Potrzeba ssania

Moje dziecko ma ponad miesiąc. Karmię je tylko piersią. Ostatnio córeczka zaczęła częściej płakać. Po nakarmieniu nie daje się odłożyć, chciałaby być cały czas przy piersi. Nie mogę sobie na to pozwolić, bo zaczęły się obowiązki szkolne u starszych synów i nie mam po prostu czasu. Chciałabym podawać dziecku smoczek-uspokajacz, ale boję się, że może on spowodować wady zgryzu. Co robić?

Najwyraźniej córeczka nie może poradzić sobie z napięciem, jakie wyczuwa wokół siebie w związku ze zmianą rytmu dnia waszej rodziny. A ponieważ emocje dziecka są najważniejsze, zalecałabym podanie smoczka. Warto wiedzieć, że mechanizm ssania spełnia dodatkowo funkcję autoregulacyjną. Maluch podczas ssania uspokaja się, wycisza i zasypia.

Proszę nie martwić się, że smoczek spowoduje wady zgryzu. Nie dojdzie do ich powstania, jeśli w porę go Pani odstawi. Z punktu widzenia neurologopedy istotne jest, by częstotliwość podawania smoczka nie była zbyt duża i żeby dziecko przestało go ssać przed ukończeniem 2. roku życia.

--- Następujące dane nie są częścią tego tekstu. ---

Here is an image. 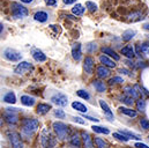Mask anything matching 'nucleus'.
Here are the masks:
<instances>
[{
	"instance_id": "f257e3e1",
	"label": "nucleus",
	"mask_w": 149,
	"mask_h": 148,
	"mask_svg": "<svg viewBox=\"0 0 149 148\" xmlns=\"http://www.w3.org/2000/svg\"><path fill=\"white\" fill-rule=\"evenodd\" d=\"M39 127V121L35 118H24L21 121V135L26 139H29L34 135Z\"/></svg>"
},
{
	"instance_id": "f03ea898",
	"label": "nucleus",
	"mask_w": 149,
	"mask_h": 148,
	"mask_svg": "<svg viewBox=\"0 0 149 148\" xmlns=\"http://www.w3.org/2000/svg\"><path fill=\"white\" fill-rule=\"evenodd\" d=\"M52 128L56 133V135L60 139V140H66L68 138H71V128L70 126H67L65 123L61 121H54L52 124Z\"/></svg>"
},
{
	"instance_id": "7ed1b4c3",
	"label": "nucleus",
	"mask_w": 149,
	"mask_h": 148,
	"mask_svg": "<svg viewBox=\"0 0 149 148\" xmlns=\"http://www.w3.org/2000/svg\"><path fill=\"white\" fill-rule=\"evenodd\" d=\"M40 144L44 148H53L57 145V139L47 128H45L40 134Z\"/></svg>"
},
{
	"instance_id": "20e7f679",
	"label": "nucleus",
	"mask_w": 149,
	"mask_h": 148,
	"mask_svg": "<svg viewBox=\"0 0 149 148\" xmlns=\"http://www.w3.org/2000/svg\"><path fill=\"white\" fill-rule=\"evenodd\" d=\"M20 111V109L16 108H6L5 112H3V119L8 125L15 126L19 123V116L17 112Z\"/></svg>"
},
{
	"instance_id": "39448f33",
	"label": "nucleus",
	"mask_w": 149,
	"mask_h": 148,
	"mask_svg": "<svg viewBox=\"0 0 149 148\" xmlns=\"http://www.w3.org/2000/svg\"><path fill=\"white\" fill-rule=\"evenodd\" d=\"M28 14H29V10L26 6L17 3V2L12 3V16L14 19H23L28 16Z\"/></svg>"
},
{
	"instance_id": "423d86ee",
	"label": "nucleus",
	"mask_w": 149,
	"mask_h": 148,
	"mask_svg": "<svg viewBox=\"0 0 149 148\" xmlns=\"http://www.w3.org/2000/svg\"><path fill=\"white\" fill-rule=\"evenodd\" d=\"M2 56H3V58H5L6 60L13 61V63H15V61H21V59H22L21 52H19V51L15 50V49H12V47L5 49L3 52H2Z\"/></svg>"
},
{
	"instance_id": "0eeeda50",
	"label": "nucleus",
	"mask_w": 149,
	"mask_h": 148,
	"mask_svg": "<svg viewBox=\"0 0 149 148\" xmlns=\"http://www.w3.org/2000/svg\"><path fill=\"white\" fill-rule=\"evenodd\" d=\"M8 140L13 148H23V142L21 139V135L15 131H7Z\"/></svg>"
},
{
	"instance_id": "6e6552de",
	"label": "nucleus",
	"mask_w": 149,
	"mask_h": 148,
	"mask_svg": "<svg viewBox=\"0 0 149 148\" xmlns=\"http://www.w3.org/2000/svg\"><path fill=\"white\" fill-rule=\"evenodd\" d=\"M50 101H51L53 104L58 105V107H66L67 103H68L67 96H66L65 94H63V93H56L54 95L51 96Z\"/></svg>"
},
{
	"instance_id": "1a4fd4ad",
	"label": "nucleus",
	"mask_w": 149,
	"mask_h": 148,
	"mask_svg": "<svg viewBox=\"0 0 149 148\" xmlns=\"http://www.w3.org/2000/svg\"><path fill=\"white\" fill-rule=\"evenodd\" d=\"M31 70H33V64L31 63H29V61H20L17 64V66L14 68V73L21 75V74L27 73V72H29Z\"/></svg>"
},
{
	"instance_id": "9d476101",
	"label": "nucleus",
	"mask_w": 149,
	"mask_h": 148,
	"mask_svg": "<svg viewBox=\"0 0 149 148\" xmlns=\"http://www.w3.org/2000/svg\"><path fill=\"white\" fill-rule=\"evenodd\" d=\"M81 138H82V144H83V148H95L94 146V141H93V139H91V137H90V134L88 133V132H86V131H82L81 133Z\"/></svg>"
},
{
	"instance_id": "9b49d317",
	"label": "nucleus",
	"mask_w": 149,
	"mask_h": 148,
	"mask_svg": "<svg viewBox=\"0 0 149 148\" xmlns=\"http://www.w3.org/2000/svg\"><path fill=\"white\" fill-rule=\"evenodd\" d=\"M100 105H101L102 110L104 111V114L107 116L108 120H109V121H113V120H114V114H113V112H112L111 109H110V107L108 105V103H107L104 100H100Z\"/></svg>"
},
{
	"instance_id": "f8f14e48",
	"label": "nucleus",
	"mask_w": 149,
	"mask_h": 148,
	"mask_svg": "<svg viewBox=\"0 0 149 148\" xmlns=\"http://www.w3.org/2000/svg\"><path fill=\"white\" fill-rule=\"evenodd\" d=\"M49 19H50V14L46 10H37L34 14V20L39 23H45L49 21Z\"/></svg>"
},
{
	"instance_id": "ddd939ff",
	"label": "nucleus",
	"mask_w": 149,
	"mask_h": 148,
	"mask_svg": "<svg viewBox=\"0 0 149 148\" xmlns=\"http://www.w3.org/2000/svg\"><path fill=\"white\" fill-rule=\"evenodd\" d=\"M72 57L76 61H79L82 58V46L80 43H74L72 45Z\"/></svg>"
},
{
	"instance_id": "4468645a",
	"label": "nucleus",
	"mask_w": 149,
	"mask_h": 148,
	"mask_svg": "<svg viewBox=\"0 0 149 148\" xmlns=\"http://www.w3.org/2000/svg\"><path fill=\"white\" fill-rule=\"evenodd\" d=\"M94 59L91 57H86L84 58V63H83V70L87 74H93L94 72Z\"/></svg>"
},
{
	"instance_id": "2eb2a0df",
	"label": "nucleus",
	"mask_w": 149,
	"mask_h": 148,
	"mask_svg": "<svg viewBox=\"0 0 149 148\" xmlns=\"http://www.w3.org/2000/svg\"><path fill=\"white\" fill-rule=\"evenodd\" d=\"M121 53H123V56H125L127 59H133V58L136 56L135 49H134L132 45H126V46H124V47L121 49Z\"/></svg>"
},
{
	"instance_id": "dca6fc26",
	"label": "nucleus",
	"mask_w": 149,
	"mask_h": 148,
	"mask_svg": "<svg viewBox=\"0 0 149 148\" xmlns=\"http://www.w3.org/2000/svg\"><path fill=\"white\" fill-rule=\"evenodd\" d=\"M100 61H101V64L108 66L109 68H114V67H116V63H114L116 60H112L111 57H109L108 54H102V56H100Z\"/></svg>"
},
{
	"instance_id": "f3484780",
	"label": "nucleus",
	"mask_w": 149,
	"mask_h": 148,
	"mask_svg": "<svg viewBox=\"0 0 149 148\" xmlns=\"http://www.w3.org/2000/svg\"><path fill=\"white\" fill-rule=\"evenodd\" d=\"M96 74H97V76L100 79H105V77H108L110 75V68L108 66H105V65H101V66H98L96 68Z\"/></svg>"
},
{
	"instance_id": "a211bd4d",
	"label": "nucleus",
	"mask_w": 149,
	"mask_h": 148,
	"mask_svg": "<svg viewBox=\"0 0 149 148\" xmlns=\"http://www.w3.org/2000/svg\"><path fill=\"white\" fill-rule=\"evenodd\" d=\"M31 54H33V58L38 61V63H43V61H45L47 58H46V54L43 52V51H40L39 49H34L33 51H31Z\"/></svg>"
},
{
	"instance_id": "6ab92c4d",
	"label": "nucleus",
	"mask_w": 149,
	"mask_h": 148,
	"mask_svg": "<svg viewBox=\"0 0 149 148\" xmlns=\"http://www.w3.org/2000/svg\"><path fill=\"white\" fill-rule=\"evenodd\" d=\"M124 93H125L126 95L133 97V98H139V96H140V93H139V90L135 88V86H134V87H132V86H126V87L124 88Z\"/></svg>"
},
{
	"instance_id": "aec40b11",
	"label": "nucleus",
	"mask_w": 149,
	"mask_h": 148,
	"mask_svg": "<svg viewBox=\"0 0 149 148\" xmlns=\"http://www.w3.org/2000/svg\"><path fill=\"white\" fill-rule=\"evenodd\" d=\"M102 52H103L104 54H108L109 57L113 58L116 61H118V60L120 59V56H119L114 50H112L111 47H109V46H103V47H102Z\"/></svg>"
},
{
	"instance_id": "412c9836",
	"label": "nucleus",
	"mask_w": 149,
	"mask_h": 148,
	"mask_svg": "<svg viewBox=\"0 0 149 148\" xmlns=\"http://www.w3.org/2000/svg\"><path fill=\"white\" fill-rule=\"evenodd\" d=\"M93 86L95 87V89L98 93H105L107 91V84L101 80H94L93 81Z\"/></svg>"
},
{
	"instance_id": "4be33fe9",
	"label": "nucleus",
	"mask_w": 149,
	"mask_h": 148,
	"mask_svg": "<svg viewBox=\"0 0 149 148\" xmlns=\"http://www.w3.org/2000/svg\"><path fill=\"white\" fill-rule=\"evenodd\" d=\"M50 110H51V105L47 103H39L36 107V112L38 114H45Z\"/></svg>"
},
{
	"instance_id": "5701e85b",
	"label": "nucleus",
	"mask_w": 149,
	"mask_h": 148,
	"mask_svg": "<svg viewBox=\"0 0 149 148\" xmlns=\"http://www.w3.org/2000/svg\"><path fill=\"white\" fill-rule=\"evenodd\" d=\"M2 101L6 102V103H10V104H14L16 102V96L13 91H7L3 96H2Z\"/></svg>"
},
{
	"instance_id": "b1692460",
	"label": "nucleus",
	"mask_w": 149,
	"mask_h": 148,
	"mask_svg": "<svg viewBox=\"0 0 149 148\" xmlns=\"http://www.w3.org/2000/svg\"><path fill=\"white\" fill-rule=\"evenodd\" d=\"M35 102H36L35 98L29 96V95H22L21 96V103L26 107H33L35 104Z\"/></svg>"
},
{
	"instance_id": "393cba45",
	"label": "nucleus",
	"mask_w": 149,
	"mask_h": 148,
	"mask_svg": "<svg viewBox=\"0 0 149 148\" xmlns=\"http://www.w3.org/2000/svg\"><path fill=\"white\" fill-rule=\"evenodd\" d=\"M136 35V31L135 30H132V29H128V30H125L124 33H123V35H121V38H123V40L124 42H128V40H131L133 37Z\"/></svg>"
},
{
	"instance_id": "a878e982",
	"label": "nucleus",
	"mask_w": 149,
	"mask_h": 148,
	"mask_svg": "<svg viewBox=\"0 0 149 148\" xmlns=\"http://www.w3.org/2000/svg\"><path fill=\"white\" fill-rule=\"evenodd\" d=\"M80 135H81V134H80ZM80 135H79L77 133H74V134L70 138V140H71V145H72V146H74V147H76V148L81 147L82 138H80Z\"/></svg>"
},
{
	"instance_id": "bb28decb",
	"label": "nucleus",
	"mask_w": 149,
	"mask_h": 148,
	"mask_svg": "<svg viewBox=\"0 0 149 148\" xmlns=\"http://www.w3.org/2000/svg\"><path fill=\"white\" fill-rule=\"evenodd\" d=\"M84 10H86V8H84L81 3H76V5L73 6V8H72V13L74 14L75 16H81V15H83Z\"/></svg>"
},
{
	"instance_id": "cd10ccee",
	"label": "nucleus",
	"mask_w": 149,
	"mask_h": 148,
	"mask_svg": "<svg viewBox=\"0 0 149 148\" xmlns=\"http://www.w3.org/2000/svg\"><path fill=\"white\" fill-rule=\"evenodd\" d=\"M119 111H120L123 114H126V116H128V117H131V118H135V117L138 116V112H136V111L132 110V109H130V108L120 107V108H119Z\"/></svg>"
},
{
	"instance_id": "c85d7f7f",
	"label": "nucleus",
	"mask_w": 149,
	"mask_h": 148,
	"mask_svg": "<svg viewBox=\"0 0 149 148\" xmlns=\"http://www.w3.org/2000/svg\"><path fill=\"white\" fill-rule=\"evenodd\" d=\"M72 107H73V109H75V110L79 111V112H82V113H86L88 111V108L83 103H81V102H73L72 103Z\"/></svg>"
},
{
	"instance_id": "c756f323",
	"label": "nucleus",
	"mask_w": 149,
	"mask_h": 148,
	"mask_svg": "<svg viewBox=\"0 0 149 148\" xmlns=\"http://www.w3.org/2000/svg\"><path fill=\"white\" fill-rule=\"evenodd\" d=\"M119 101L126 105H133V97L128 96V95H123V96H119Z\"/></svg>"
},
{
	"instance_id": "7c9ffc66",
	"label": "nucleus",
	"mask_w": 149,
	"mask_h": 148,
	"mask_svg": "<svg viewBox=\"0 0 149 148\" xmlns=\"http://www.w3.org/2000/svg\"><path fill=\"white\" fill-rule=\"evenodd\" d=\"M93 131L96 132V133H102V134H109L110 133V130L107 128V127H103V126H97V125H93Z\"/></svg>"
},
{
	"instance_id": "2f4dec72",
	"label": "nucleus",
	"mask_w": 149,
	"mask_h": 148,
	"mask_svg": "<svg viewBox=\"0 0 149 148\" xmlns=\"http://www.w3.org/2000/svg\"><path fill=\"white\" fill-rule=\"evenodd\" d=\"M136 110L140 112H145L146 111V102L142 98H138L136 101Z\"/></svg>"
},
{
	"instance_id": "473e14b6",
	"label": "nucleus",
	"mask_w": 149,
	"mask_h": 148,
	"mask_svg": "<svg viewBox=\"0 0 149 148\" xmlns=\"http://www.w3.org/2000/svg\"><path fill=\"white\" fill-rule=\"evenodd\" d=\"M113 138H116L117 140L119 141H123V142H127L130 140V138L125 134H123L121 132H117V133H113Z\"/></svg>"
},
{
	"instance_id": "72a5a7b5",
	"label": "nucleus",
	"mask_w": 149,
	"mask_h": 148,
	"mask_svg": "<svg viewBox=\"0 0 149 148\" xmlns=\"http://www.w3.org/2000/svg\"><path fill=\"white\" fill-rule=\"evenodd\" d=\"M86 8L90 12V13H95L97 10V5L93 1H86Z\"/></svg>"
},
{
	"instance_id": "f704fd0d",
	"label": "nucleus",
	"mask_w": 149,
	"mask_h": 148,
	"mask_svg": "<svg viewBox=\"0 0 149 148\" xmlns=\"http://www.w3.org/2000/svg\"><path fill=\"white\" fill-rule=\"evenodd\" d=\"M76 95H77L79 97H81V98L86 100V101L90 100V95H89V93H88V91H86V90H83V89L77 90V91H76Z\"/></svg>"
},
{
	"instance_id": "c9c22d12",
	"label": "nucleus",
	"mask_w": 149,
	"mask_h": 148,
	"mask_svg": "<svg viewBox=\"0 0 149 148\" xmlns=\"http://www.w3.org/2000/svg\"><path fill=\"white\" fill-rule=\"evenodd\" d=\"M119 132H121L123 134H125V135H127L130 139H135V140H140L141 139V137L140 135H138V134H135V133H133V132H130V131H119Z\"/></svg>"
},
{
	"instance_id": "e433bc0d",
	"label": "nucleus",
	"mask_w": 149,
	"mask_h": 148,
	"mask_svg": "<svg viewBox=\"0 0 149 148\" xmlns=\"http://www.w3.org/2000/svg\"><path fill=\"white\" fill-rule=\"evenodd\" d=\"M86 49H87V52L93 53V52H95L97 50V44L95 42H90V43H88L86 45Z\"/></svg>"
},
{
	"instance_id": "4c0bfd02",
	"label": "nucleus",
	"mask_w": 149,
	"mask_h": 148,
	"mask_svg": "<svg viewBox=\"0 0 149 148\" xmlns=\"http://www.w3.org/2000/svg\"><path fill=\"white\" fill-rule=\"evenodd\" d=\"M94 142H95V145H96V147L97 148H107L108 147L107 142H105L103 139H101V138H95Z\"/></svg>"
},
{
	"instance_id": "58836bf2",
	"label": "nucleus",
	"mask_w": 149,
	"mask_h": 148,
	"mask_svg": "<svg viewBox=\"0 0 149 148\" xmlns=\"http://www.w3.org/2000/svg\"><path fill=\"white\" fill-rule=\"evenodd\" d=\"M121 82H124V80H123V77H120V76H113V77H111V79L109 80V84H110V86L117 84V83H121Z\"/></svg>"
},
{
	"instance_id": "ea45409f",
	"label": "nucleus",
	"mask_w": 149,
	"mask_h": 148,
	"mask_svg": "<svg viewBox=\"0 0 149 148\" xmlns=\"http://www.w3.org/2000/svg\"><path fill=\"white\" fill-rule=\"evenodd\" d=\"M140 126L143 130H149V120L146 118H141L140 119Z\"/></svg>"
},
{
	"instance_id": "a19ab883",
	"label": "nucleus",
	"mask_w": 149,
	"mask_h": 148,
	"mask_svg": "<svg viewBox=\"0 0 149 148\" xmlns=\"http://www.w3.org/2000/svg\"><path fill=\"white\" fill-rule=\"evenodd\" d=\"M53 113H54V116H56V117H58L59 119H64V118L66 117V113H65L63 110H59V109L54 110V112H53Z\"/></svg>"
},
{
	"instance_id": "79ce46f5",
	"label": "nucleus",
	"mask_w": 149,
	"mask_h": 148,
	"mask_svg": "<svg viewBox=\"0 0 149 148\" xmlns=\"http://www.w3.org/2000/svg\"><path fill=\"white\" fill-rule=\"evenodd\" d=\"M141 50L145 54H149V42H146V43H142L141 45Z\"/></svg>"
},
{
	"instance_id": "37998d69",
	"label": "nucleus",
	"mask_w": 149,
	"mask_h": 148,
	"mask_svg": "<svg viewBox=\"0 0 149 148\" xmlns=\"http://www.w3.org/2000/svg\"><path fill=\"white\" fill-rule=\"evenodd\" d=\"M72 120H73V121H75V123L82 124V125H83V124L86 123V121H84V120H83V119H82L81 117H72Z\"/></svg>"
},
{
	"instance_id": "c03bdc74",
	"label": "nucleus",
	"mask_w": 149,
	"mask_h": 148,
	"mask_svg": "<svg viewBox=\"0 0 149 148\" xmlns=\"http://www.w3.org/2000/svg\"><path fill=\"white\" fill-rule=\"evenodd\" d=\"M135 53H136V56H139V57H141L142 56V50H141V46L140 45H136L135 46Z\"/></svg>"
},
{
	"instance_id": "a18cd8bd",
	"label": "nucleus",
	"mask_w": 149,
	"mask_h": 148,
	"mask_svg": "<svg viewBox=\"0 0 149 148\" xmlns=\"http://www.w3.org/2000/svg\"><path fill=\"white\" fill-rule=\"evenodd\" d=\"M47 6H57V0H44Z\"/></svg>"
},
{
	"instance_id": "49530a36",
	"label": "nucleus",
	"mask_w": 149,
	"mask_h": 148,
	"mask_svg": "<svg viewBox=\"0 0 149 148\" xmlns=\"http://www.w3.org/2000/svg\"><path fill=\"white\" fill-rule=\"evenodd\" d=\"M83 118L84 119H89V120H91V121H98L100 119H97V118H94V117H90V116H86V114H83Z\"/></svg>"
},
{
	"instance_id": "de8ad7c7",
	"label": "nucleus",
	"mask_w": 149,
	"mask_h": 148,
	"mask_svg": "<svg viewBox=\"0 0 149 148\" xmlns=\"http://www.w3.org/2000/svg\"><path fill=\"white\" fill-rule=\"evenodd\" d=\"M135 147L136 148H149L146 144H142V142H136V144H135Z\"/></svg>"
},
{
	"instance_id": "09e8293b",
	"label": "nucleus",
	"mask_w": 149,
	"mask_h": 148,
	"mask_svg": "<svg viewBox=\"0 0 149 148\" xmlns=\"http://www.w3.org/2000/svg\"><path fill=\"white\" fill-rule=\"evenodd\" d=\"M76 0H63V2L65 3V5H72V3H74Z\"/></svg>"
},
{
	"instance_id": "8fccbe9b",
	"label": "nucleus",
	"mask_w": 149,
	"mask_h": 148,
	"mask_svg": "<svg viewBox=\"0 0 149 148\" xmlns=\"http://www.w3.org/2000/svg\"><path fill=\"white\" fill-rule=\"evenodd\" d=\"M22 3H26V5H30V3H33L35 0H20Z\"/></svg>"
},
{
	"instance_id": "3c124183",
	"label": "nucleus",
	"mask_w": 149,
	"mask_h": 148,
	"mask_svg": "<svg viewBox=\"0 0 149 148\" xmlns=\"http://www.w3.org/2000/svg\"><path fill=\"white\" fill-rule=\"evenodd\" d=\"M50 27H51V28H52V29H54V30H56V33H57V34H60V28H57V27H58V26H53V24H52V26H50Z\"/></svg>"
},
{
	"instance_id": "603ef678",
	"label": "nucleus",
	"mask_w": 149,
	"mask_h": 148,
	"mask_svg": "<svg viewBox=\"0 0 149 148\" xmlns=\"http://www.w3.org/2000/svg\"><path fill=\"white\" fill-rule=\"evenodd\" d=\"M125 63H126V64H127V65H128L130 67H132V66H134V63L132 61V59H127V60H126Z\"/></svg>"
},
{
	"instance_id": "864d4df0",
	"label": "nucleus",
	"mask_w": 149,
	"mask_h": 148,
	"mask_svg": "<svg viewBox=\"0 0 149 148\" xmlns=\"http://www.w3.org/2000/svg\"><path fill=\"white\" fill-rule=\"evenodd\" d=\"M119 72L123 74H126V75H130V72H128L127 70H123V68H121V70H119Z\"/></svg>"
},
{
	"instance_id": "5fc2aeb1",
	"label": "nucleus",
	"mask_w": 149,
	"mask_h": 148,
	"mask_svg": "<svg viewBox=\"0 0 149 148\" xmlns=\"http://www.w3.org/2000/svg\"><path fill=\"white\" fill-rule=\"evenodd\" d=\"M143 28H145L146 30H149V23H146V24L143 26Z\"/></svg>"
},
{
	"instance_id": "6e6d98bb",
	"label": "nucleus",
	"mask_w": 149,
	"mask_h": 148,
	"mask_svg": "<svg viewBox=\"0 0 149 148\" xmlns=\"http://www.w3.org/2000/svg\"><path fill=\"white\" fill-rule=\"evenodd\" d=\"M148 139H149V137H148Z\"/></svg>"
}]
</instances>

Niektóre niemowlęta w wieku kilku miesięcy same rezygnują ze smoczka. Jeśli u Pani córeczki tak się nie stanie, warto spróbować odstawić uspokajacz, gdy mała zacznie być karmiona łyżeczką, czyli w 5.-6. miesiącu życia. To pierwszy dobry moment i warto go wykorzystać.

Kupując smoczek, proszę zwrócić uwagę na jego kształt i tworzywo, z którego jest wykonany. Polecam modele sylikonowe (przezroczyste, bezbarwne) i o anatomicznym kształcie. Taki smoczek ma owalny przekrój i nie jest ukośnie "ścięty".